Capítulo I

902 89 46
                                    

Init

Sye bailaba en el ojo de la tormenta.

Se movía con gracia sobre el borde de una espada que cada vez lucía más y más afilada.

No estaba asustada, ni siquiera preocupada, pero no era tonta y sabía que, si continuaba jugando con fuego, terminaría por quemarse las yemas de los dedos.

En aquel pueblo había ya demasiados rumores sobre ella. Revoloteaban a su alrededor como buitres hambrientos.

Versaban sobre la extraña manera en que había sanado al hijo del alcalde de las fiebres que lo habían aquejado por varios días. En murmullos, aseguraban que la mujer de uno de los leñadores la había visto hablar sola y en un idioma desconocido cerca del pozo que abastecía a la pequeña localidad.

Palabras como aquellas se esparcían como el fuego en paja seca. Igual de rápidas. Igual de peligrosas.

Cada vez que Sye caminaba por alguna de las angostas y polvorientas calles de aquella tierra rojiza tan característica del sur de Yrdi, las conversaciones se detenían y los pueblerinos la miraban con rostros cada vez más hostiles. Cuando ella pasaba, los susurros a sus espaldas crujían como leña que arde.

Era, en definitiva, hora de irse.

Sye sabía que no faltaba mucho para que comenzaran a escupir al verla pasar y trataran de apresarla, juzgarla y después quemarla en una pira. Por ello, se había tomado la tarde para guardar sus pocas pertenencias en un bolso de viaje y planear la huida.

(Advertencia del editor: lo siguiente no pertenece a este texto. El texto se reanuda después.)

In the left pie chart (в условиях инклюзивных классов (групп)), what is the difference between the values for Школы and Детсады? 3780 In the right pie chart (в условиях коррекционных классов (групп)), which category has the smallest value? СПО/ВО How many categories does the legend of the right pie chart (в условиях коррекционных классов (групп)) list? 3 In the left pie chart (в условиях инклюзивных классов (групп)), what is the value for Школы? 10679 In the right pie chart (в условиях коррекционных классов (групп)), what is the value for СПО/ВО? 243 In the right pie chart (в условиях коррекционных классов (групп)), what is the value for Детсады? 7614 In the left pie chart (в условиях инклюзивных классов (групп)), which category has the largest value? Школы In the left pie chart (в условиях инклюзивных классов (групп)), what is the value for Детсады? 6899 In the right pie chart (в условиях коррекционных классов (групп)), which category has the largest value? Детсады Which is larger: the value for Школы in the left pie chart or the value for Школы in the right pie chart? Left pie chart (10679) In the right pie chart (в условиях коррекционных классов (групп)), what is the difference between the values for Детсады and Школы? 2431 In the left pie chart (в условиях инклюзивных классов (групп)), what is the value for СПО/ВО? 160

Se había aburrido bastante después de eso, pero había esperado pacientemente.

No fue sino hasta bien pasada la medianoche, cuando los sonidos de la posada en la que se alojaba murieron por completo, que volvió a salir de la habitación que había rentado.

Se abasteció de provisiones en la despensa.

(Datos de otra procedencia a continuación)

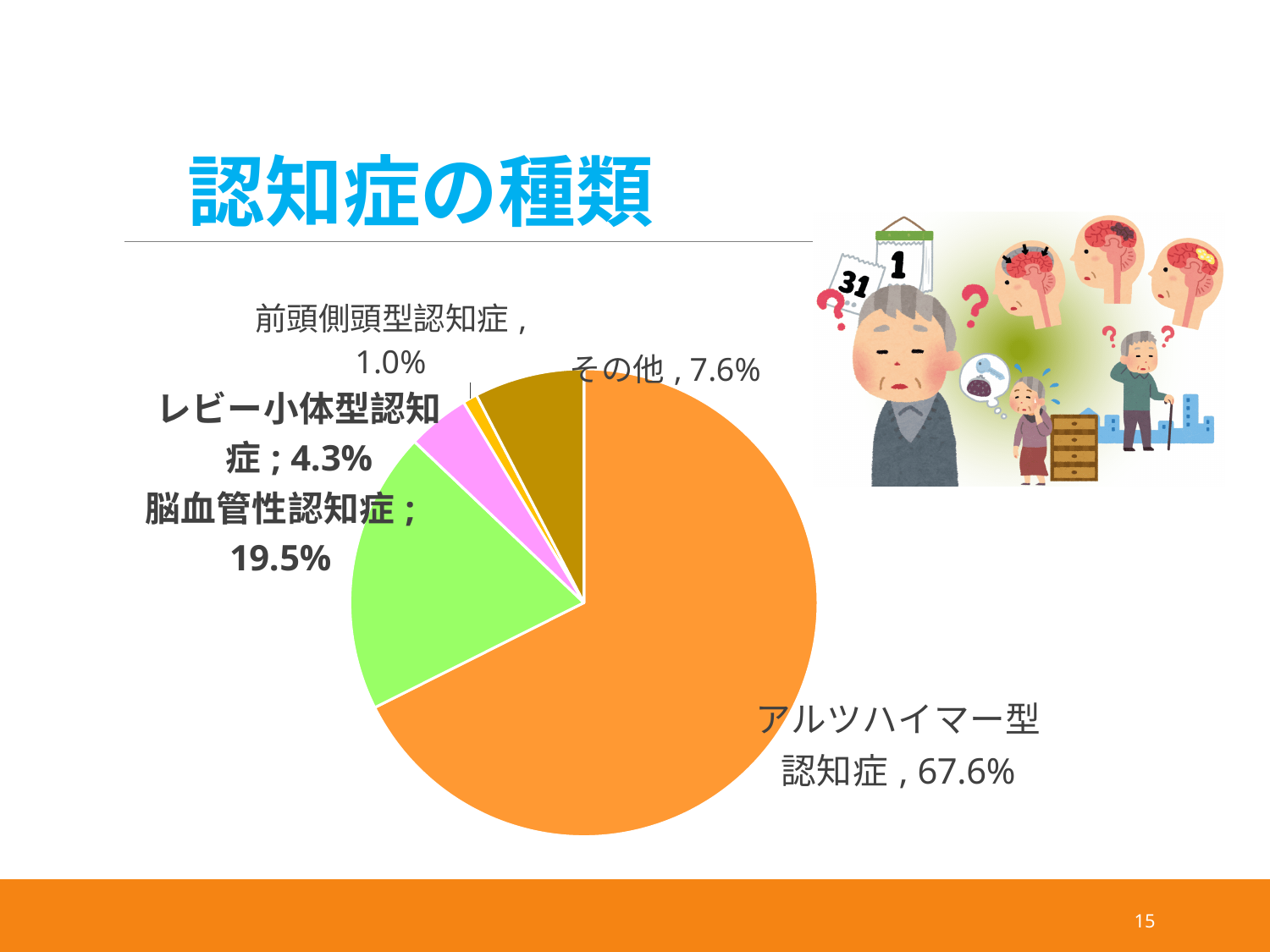
What is the difference between the values for アルツハイマー型認知症 and 脳血管性認知症? 48.1% What is the value for 前頭側頭型認知症? 1.0% What is the title of the slide containing the chart? 認知症の種類 What is the value for アルツハイマー型認知症? 67.6% What kind of chart is shown on the slide? pie chart How many categories are shown in the pie chart? 5 Which category has the smallest share of the pie? 前頭側頭型認知症 Which category has the largest share of the pie? アルツハイマー型認知症 Which is larger, その他 or レビー小体型認知症? その他 What is the value for その他? 7.6% What is the value for 脳血管性認知症? 19.5% What is the value for レビー小体型認知症? 4.3%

Tomó pan y queso, una manzana y un odre de agua, un par de bollos pequeños, algo de carne seca al sol, un par de zanahorias y un saquito de sal especiada. No se privó de tomar unas cuantas monedas de un frasco grande que se hallaba escondido detrás de los costales de harina y, antes de marcharse, tomó también un tarrito de nueces y un trozo grande de tarta de fresas que tenía pinta de haber sido horneada aquella misma noche.

No se sentía culpable. Aquel pueblo le debía mucho más que el valor de aquellos artículos.

Si no hubiese salvado al engreído mocoso y no se hubiese tomado la molestia de poner aquellos polvos de limpieza en el pozo, la temible fiebre de lúars habría diezmado la población en cuestión de semanas.

Sin embargo, aquello era algo que nadie entendería y ella tampoco se molestaría en tratar de explicar.

La puerta de la posada se hallaba cerrada con un enorme barrote de hierro y asegurada con un candado. Abrirla habría provocado suficiente estruendo como para despertar al pueblo entero, por lo que Sye subió de nuevo las escaleras hasta la habitación. De paso, se llevó también un par de velas y el paquetito de cerillas que había sobre la mesita junto a la cama.

Luego de echar un vistazo por la habitación en una infructuosa búsqueda de algo más que pudiese serle útil, abrió la ventana. Apenas hizo ruido, pero, de todos modos, se tomó unos segundos para escuchar con atención hasta asegurarse de no haber despertado a nadie.

El viento de la noche era frío y le azotó la cara.

Sye puso un pie sobre el marco de la ventana, y luego el otro. Acuclillada en el borde, notó que el segundo piso de la posada era más alto de lo que le había parecido en la tarde. Se le encogió un poquito el estómago. Cerró los ojos, inspiró hondo y se dejó caer, agarrando fuertemente el bolso para que sus contenidos no terminaran volando por los aires.